§ Task instructions
Transcribe each line exactly.

§ Material for the task
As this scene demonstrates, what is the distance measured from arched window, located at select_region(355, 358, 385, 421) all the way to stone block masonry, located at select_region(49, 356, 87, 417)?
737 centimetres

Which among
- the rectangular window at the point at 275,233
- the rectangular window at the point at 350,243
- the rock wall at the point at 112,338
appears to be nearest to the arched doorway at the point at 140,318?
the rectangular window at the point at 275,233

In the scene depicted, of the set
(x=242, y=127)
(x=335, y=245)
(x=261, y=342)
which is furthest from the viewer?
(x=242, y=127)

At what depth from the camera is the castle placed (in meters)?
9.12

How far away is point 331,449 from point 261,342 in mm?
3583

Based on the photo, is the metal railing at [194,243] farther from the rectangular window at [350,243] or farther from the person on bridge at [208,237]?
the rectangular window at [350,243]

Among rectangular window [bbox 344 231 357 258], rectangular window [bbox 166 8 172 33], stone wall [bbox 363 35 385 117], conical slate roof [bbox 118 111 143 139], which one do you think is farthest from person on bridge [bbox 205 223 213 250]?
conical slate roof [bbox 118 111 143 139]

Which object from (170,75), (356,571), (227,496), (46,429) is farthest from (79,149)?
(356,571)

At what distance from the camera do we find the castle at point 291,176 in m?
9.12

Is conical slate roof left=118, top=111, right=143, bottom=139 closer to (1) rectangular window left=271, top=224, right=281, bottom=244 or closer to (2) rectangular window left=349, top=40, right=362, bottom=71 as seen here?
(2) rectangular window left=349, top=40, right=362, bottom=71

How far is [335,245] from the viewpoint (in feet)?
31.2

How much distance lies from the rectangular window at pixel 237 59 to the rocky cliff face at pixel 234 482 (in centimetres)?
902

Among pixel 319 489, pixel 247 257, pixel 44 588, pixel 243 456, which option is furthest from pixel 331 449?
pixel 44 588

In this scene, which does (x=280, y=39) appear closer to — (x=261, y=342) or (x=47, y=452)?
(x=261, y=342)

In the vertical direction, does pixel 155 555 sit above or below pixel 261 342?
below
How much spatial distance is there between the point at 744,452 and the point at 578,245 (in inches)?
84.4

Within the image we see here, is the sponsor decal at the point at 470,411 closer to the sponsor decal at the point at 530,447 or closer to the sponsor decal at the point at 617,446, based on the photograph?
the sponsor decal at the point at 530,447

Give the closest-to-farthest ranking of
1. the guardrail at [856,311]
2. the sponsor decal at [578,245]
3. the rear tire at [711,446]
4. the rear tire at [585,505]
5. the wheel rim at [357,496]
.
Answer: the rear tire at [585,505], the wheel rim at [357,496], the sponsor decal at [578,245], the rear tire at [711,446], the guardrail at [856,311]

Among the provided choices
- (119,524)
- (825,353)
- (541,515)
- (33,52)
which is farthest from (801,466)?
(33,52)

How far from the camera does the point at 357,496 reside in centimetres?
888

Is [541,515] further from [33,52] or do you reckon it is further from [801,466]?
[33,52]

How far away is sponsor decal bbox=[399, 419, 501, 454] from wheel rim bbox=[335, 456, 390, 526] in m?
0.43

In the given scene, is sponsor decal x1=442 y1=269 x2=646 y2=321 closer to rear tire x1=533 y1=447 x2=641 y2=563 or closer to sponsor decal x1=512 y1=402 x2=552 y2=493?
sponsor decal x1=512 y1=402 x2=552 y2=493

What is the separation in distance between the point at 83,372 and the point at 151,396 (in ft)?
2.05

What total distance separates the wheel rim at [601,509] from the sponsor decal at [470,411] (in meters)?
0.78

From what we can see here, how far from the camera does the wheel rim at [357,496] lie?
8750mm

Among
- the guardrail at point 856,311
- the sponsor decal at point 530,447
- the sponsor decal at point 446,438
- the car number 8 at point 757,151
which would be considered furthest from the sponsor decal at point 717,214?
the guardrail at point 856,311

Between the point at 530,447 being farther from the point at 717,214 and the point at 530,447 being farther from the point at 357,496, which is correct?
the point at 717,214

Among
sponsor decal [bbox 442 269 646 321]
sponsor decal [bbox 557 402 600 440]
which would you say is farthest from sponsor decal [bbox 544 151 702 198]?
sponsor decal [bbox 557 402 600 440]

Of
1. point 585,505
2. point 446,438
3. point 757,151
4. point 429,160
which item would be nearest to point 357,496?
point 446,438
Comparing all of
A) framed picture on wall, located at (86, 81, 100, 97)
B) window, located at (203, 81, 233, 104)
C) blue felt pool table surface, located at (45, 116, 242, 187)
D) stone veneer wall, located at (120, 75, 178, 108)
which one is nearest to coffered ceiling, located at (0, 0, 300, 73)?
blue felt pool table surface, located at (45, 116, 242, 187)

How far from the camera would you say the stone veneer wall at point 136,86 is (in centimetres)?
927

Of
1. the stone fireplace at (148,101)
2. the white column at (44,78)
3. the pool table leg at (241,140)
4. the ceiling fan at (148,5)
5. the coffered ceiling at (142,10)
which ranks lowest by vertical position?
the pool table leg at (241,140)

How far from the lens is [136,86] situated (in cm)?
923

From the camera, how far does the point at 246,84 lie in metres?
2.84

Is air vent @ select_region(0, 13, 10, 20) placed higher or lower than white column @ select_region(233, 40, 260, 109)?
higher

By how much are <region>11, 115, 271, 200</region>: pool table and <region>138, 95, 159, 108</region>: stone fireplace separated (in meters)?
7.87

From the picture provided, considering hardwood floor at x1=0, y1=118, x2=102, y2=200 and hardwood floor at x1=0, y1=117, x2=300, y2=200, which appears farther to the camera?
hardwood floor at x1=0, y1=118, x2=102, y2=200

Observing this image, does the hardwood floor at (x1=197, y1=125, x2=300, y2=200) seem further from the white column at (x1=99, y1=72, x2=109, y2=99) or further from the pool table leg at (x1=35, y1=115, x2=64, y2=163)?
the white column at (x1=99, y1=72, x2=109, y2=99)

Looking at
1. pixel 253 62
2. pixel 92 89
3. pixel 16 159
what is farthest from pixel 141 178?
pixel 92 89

§ Result of the task
As this scene demonstrates, what is the distance measured from arched window, located at select_region(355, 358, 385, 421) all the way to stone block masonry, located at select_region(49, 356, 87, 417)?
737 centimetres

Which among
- the rectangular window at the point at 275,233
- the rectangular window at the point at 350,243
- the rock wall at the point at 112,338
appears to be nearest to the arched doorway at the point at 140,318?
the rectangular window at the point at 275,233

In the scene depicted, of the set
(x=242, y=127)
(x=335, y=245)
(x=261, y=342)
which is furthest from the viewer?
(x=242, y=127)

At what depth from the camera is the castle placed (in meters)?
9.12

How far away is point 331,449 from point 261,342 in mm?
3583

Based on the photo, is the metal railing at [194,243] farther from the rectangular window at [350,243] or farther from the person on bridge at [208,237]?
the rectangular window at [350,243]

Among rectangular window [bbox 344 231 357 258], rectangular window [bbox 166 8 172 33], stone wall [bbox 363 35 385 117], conical slate roof [bbox 118 111 143 139], which one do you think is farthest from person on bridge [bbox 205 223 213 250]?
conical slate roof [bbox 118 111 143 139]

Which object from (170,75), (356,571), (227,496), (46,429) is farthest from (79,149)?
(356,571)

At what distance from the camera do we find the castle at point 291,176 in m?
9.12

Is conical slate roof left=118, top=111, right=143, bottom=139 closer to (1) rectangular window left=271, top=224, right=281, bottom=244 or closer to (2) rectangular window left=349, top=40, right=362, bottom=71 as seen here?
(2) rectangular window left=349, top=40, right=362, bottom=71

How far is [335,245] from the viewpoint (in feet)?
31.2

How much distance lies from the rectangular window at pixel 237 59 to the rocky cliff face at pixel 234 482 (in centimetres)?
902

Among pixel 319 489, pixel 247 257, pixel 44 588, pixel 243 456, which option is furthest from pixel 331 449?
pixel 44 588

In this scene, which does (x=280, y=39) appear closer to — (x=261, y=342) or (x=47, y=452)?
(x=261, y=342)

In the vertical direction, does pixel 155 555 sit above or below pixel 261 342?
below
How much spatial distance is there between the point at 744,452 and the point at 578,245 (in inches)?
84.4

Within the image we see here, is the sponsor decal at the point at 470,411 closer to the sponsor decal at the point at 530,447 or closer to the sponsor decal at the point at 617,446, based on the photograph?
the sponsor decal at the point at 530,447

Give the closest-to-farthest ranking of
1. the guardrail at [856,311]
2. the sponsor decal at [578,245]
3. the rear tire at [711,446]
4. the rear tire at [585,505]
5. the wheel rim at [357,496]
.
Answer: the rear tire at [585,505], the wheel rim at [357,496], the sponsor decal at [578,245], the rear tire at [711,446], the guardrail at [856,311]

Among the provided choices
- (119,524)
- (825,353)
- (541,515)
- (33,52)
which is farthest from (801,466)?
(33,52)

How far from the camera does the point at 357,496 reside in centimetres?
888

Is [541,515] further from [33,52] or do you reckon it is further from [801,466]?
[33,52]

How far away is sponsor decal bbox=[399, 419, 501, 454] from wheel rim bbox=[335, 456, 390, 526] in m?
0.43

In the given scene, is sponsor decal x1=442 y1=269 x2=646 y2=321 closer to rear tire x1=533 y1=447 x2=641 y2=563 or closer to sponsor decal x1=512 y1=402 x2=552 y2=493?
sponsor decal x1=512 y1=402 x2=552 y2=493

What is the separation in distance between the point at 83,372 and the point at 151,396 (in ft)?
2.05

What total distance separates the wheel rim at [601,509] from the sponsor decal at [470,411] (in meters)?
0.78

From what we can see here, how far from the camera does the wheel rim at [357,496] lie?
8750mm

Among
- the guardrail at point 856,311
- the sponsor decal at point 530,447
- the sponsor decal at point 446,438
- the car number 8 at point 757,151
which would be considered furthest from the sponsor decal at point 717,214?
the guardrail at point 856,311

Between the point at 530,447 being farther from the point at 717,214 and the point at 530,447 being farther from the point at 357,496, which is correct?
the point at 717,214

Among
sponsor decal [bbox 442 269 646 321]
sponsor decal [bbox 557 402 600 440]
which would you say is farthest from sponsor decal [bbox 544 151 702 198]?
sponsor decal [bbox 557 402 600 440]

Of
1. point 585,505
2. point 446,438
3. point 757,151
4. point 429,160
which item would be nearest to point 357,496?
point 446,438
Comparing all of
A) framed picture on wall, located at (86, 81, 100, 97)
B) window, located at (203, 81, 233, 104)
C) blue felt pool table surface, located at (45, 116, 242, 187)
D) stone veneer wall, located at (120, 75, 178, 108)
which one is nearest to coffered ceiling, located at (0, 0, 300, 73)?
blue felt pool table surface, located at (45, 116, 242, 187)

How far from the camera would you say the stone veneer wall at point 136,86 is (in centimetres)?
927

Of
1. the stone fireplace at (148,101)
2. the white column at (44,78)
3. the pool table leg at (241,140)
4. the ceiling fan at (148,5)
5. the coffered ceiling at (142,10)
which ranks lowest by vertical position?
the pool table leg at (241,140)

How far from the lens is [136,86] situated (in cm)?
923

From the camera, how far does the point at 246,84 lie in metres?
2.84

Is air vent @ select_region(0, 13, 10, 20) placed higher or lower than white column @ select_region(233, 40, 260, 109)?
higher

By how much are <region>11, 115, 271, 200</region>: pool table and <region>138, 95, 159, 108</region>: stone fireplace separated (in meters)?
7.87

From the picture provided, considering hardwood floor at x1=0, y1=118, x2=102, y2=200 and hardwood floor at x1=0, y1=117, x2=300, y2=200, which appears farther to the camera?
hardwood floor at x1=0, y1=118, x2=102, y2=200

Observing this image, does the hardwood floor at (x1=197, y1=125, x2=300, y2=200) seem further from the white column at (x1=99, y1=72, x2=109, y2=99) or further from the pool table leg at (x1=35, y1=115, x2=64, y2=163)?
the white column at (x1=99, y1=72, x2=109, y2=99)

Looking at
1. pixel 253 62
2. pixel 92 89
3. pixel 16 159
what is farthest from pixel 141 178?
pixel 92 89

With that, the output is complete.